What to do: In the listing below, locate the line containing "What is the proximity"; reproduce that line and all lines that follow it, unchanged.

☆ ☆ ☆

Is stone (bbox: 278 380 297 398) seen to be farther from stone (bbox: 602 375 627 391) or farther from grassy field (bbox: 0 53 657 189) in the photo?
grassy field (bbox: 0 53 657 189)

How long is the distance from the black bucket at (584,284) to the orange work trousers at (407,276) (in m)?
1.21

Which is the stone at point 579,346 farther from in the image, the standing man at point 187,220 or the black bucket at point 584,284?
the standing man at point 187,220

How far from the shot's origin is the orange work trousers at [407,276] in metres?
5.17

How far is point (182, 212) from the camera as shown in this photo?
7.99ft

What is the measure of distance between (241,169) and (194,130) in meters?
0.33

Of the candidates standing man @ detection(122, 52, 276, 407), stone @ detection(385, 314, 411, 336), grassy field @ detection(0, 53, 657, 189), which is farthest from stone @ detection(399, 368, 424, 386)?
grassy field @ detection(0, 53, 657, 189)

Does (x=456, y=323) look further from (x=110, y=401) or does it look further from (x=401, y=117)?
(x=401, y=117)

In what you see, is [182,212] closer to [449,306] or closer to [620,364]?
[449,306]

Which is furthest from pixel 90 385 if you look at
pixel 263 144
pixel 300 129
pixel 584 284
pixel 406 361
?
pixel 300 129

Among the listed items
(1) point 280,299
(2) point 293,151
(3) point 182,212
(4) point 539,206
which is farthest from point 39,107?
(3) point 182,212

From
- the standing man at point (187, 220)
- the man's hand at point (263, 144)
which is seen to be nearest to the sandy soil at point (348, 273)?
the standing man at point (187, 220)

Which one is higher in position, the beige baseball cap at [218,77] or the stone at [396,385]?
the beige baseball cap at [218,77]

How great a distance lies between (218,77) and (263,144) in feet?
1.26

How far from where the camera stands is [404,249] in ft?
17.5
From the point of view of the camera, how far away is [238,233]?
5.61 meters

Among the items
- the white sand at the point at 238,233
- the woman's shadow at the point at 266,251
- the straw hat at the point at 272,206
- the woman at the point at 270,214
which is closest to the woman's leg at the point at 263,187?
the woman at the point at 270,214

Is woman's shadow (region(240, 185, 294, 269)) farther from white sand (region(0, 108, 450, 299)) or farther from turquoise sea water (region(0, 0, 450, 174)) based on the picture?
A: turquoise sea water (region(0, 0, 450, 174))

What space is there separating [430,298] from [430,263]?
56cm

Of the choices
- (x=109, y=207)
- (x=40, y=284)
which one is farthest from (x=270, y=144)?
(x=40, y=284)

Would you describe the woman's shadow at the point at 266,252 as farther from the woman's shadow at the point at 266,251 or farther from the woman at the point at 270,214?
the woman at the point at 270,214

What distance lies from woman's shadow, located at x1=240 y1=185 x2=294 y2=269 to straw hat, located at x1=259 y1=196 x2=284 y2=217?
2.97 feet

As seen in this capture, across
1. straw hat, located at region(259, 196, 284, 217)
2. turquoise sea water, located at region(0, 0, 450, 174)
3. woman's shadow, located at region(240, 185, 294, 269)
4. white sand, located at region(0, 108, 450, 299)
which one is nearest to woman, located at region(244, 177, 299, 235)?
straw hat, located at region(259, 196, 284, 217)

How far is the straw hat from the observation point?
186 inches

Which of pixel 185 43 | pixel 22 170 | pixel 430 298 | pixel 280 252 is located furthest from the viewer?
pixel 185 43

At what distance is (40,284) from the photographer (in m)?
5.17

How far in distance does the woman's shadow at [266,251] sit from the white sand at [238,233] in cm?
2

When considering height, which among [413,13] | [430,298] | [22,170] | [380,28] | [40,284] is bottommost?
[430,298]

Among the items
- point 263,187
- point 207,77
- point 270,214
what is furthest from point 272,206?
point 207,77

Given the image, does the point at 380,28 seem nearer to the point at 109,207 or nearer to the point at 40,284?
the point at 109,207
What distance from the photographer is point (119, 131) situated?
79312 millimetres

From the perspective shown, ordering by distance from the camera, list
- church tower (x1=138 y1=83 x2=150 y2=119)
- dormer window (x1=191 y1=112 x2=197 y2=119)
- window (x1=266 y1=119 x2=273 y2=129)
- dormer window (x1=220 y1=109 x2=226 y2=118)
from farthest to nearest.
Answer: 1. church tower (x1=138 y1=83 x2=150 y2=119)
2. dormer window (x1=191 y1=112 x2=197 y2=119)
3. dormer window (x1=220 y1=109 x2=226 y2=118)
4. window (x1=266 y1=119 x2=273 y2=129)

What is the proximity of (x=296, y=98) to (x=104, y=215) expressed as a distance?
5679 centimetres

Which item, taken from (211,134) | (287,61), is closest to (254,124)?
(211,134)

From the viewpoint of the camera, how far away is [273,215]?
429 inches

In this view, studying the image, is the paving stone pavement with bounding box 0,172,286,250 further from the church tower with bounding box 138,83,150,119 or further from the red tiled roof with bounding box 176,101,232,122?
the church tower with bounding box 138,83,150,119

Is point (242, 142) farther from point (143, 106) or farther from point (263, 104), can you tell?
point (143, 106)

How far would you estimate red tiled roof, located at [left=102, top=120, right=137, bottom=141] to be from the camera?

☆ ☆ ☆

Exercise response:
What is the proximity of (x=296, y=98) to (x=104, y=215) expressed as a distance?
5679 centimetres

Which item, taken from (211,134) | (287,61), is closest to (254,124)?
(211,134)

From the viewpoint of the camera, how far away is [273,215]?
429 inches

In this view, studying the image, is the paving stone pavement with bounding box 0,172,286,250 further from the church tower with bounding box 138,83,150,119 or further from the red tiled roof with bounding box 176,101,232,122?
the church tower with bounding box 138,83,150,119

Is point (242, 142) farther from point (143, 106) or farther from point (263, 104), can you tell?
point (143, 106)

How far would you estimate red tiled roof, located at [left=102, top=120, right=137, bottom=141] to be from the camera?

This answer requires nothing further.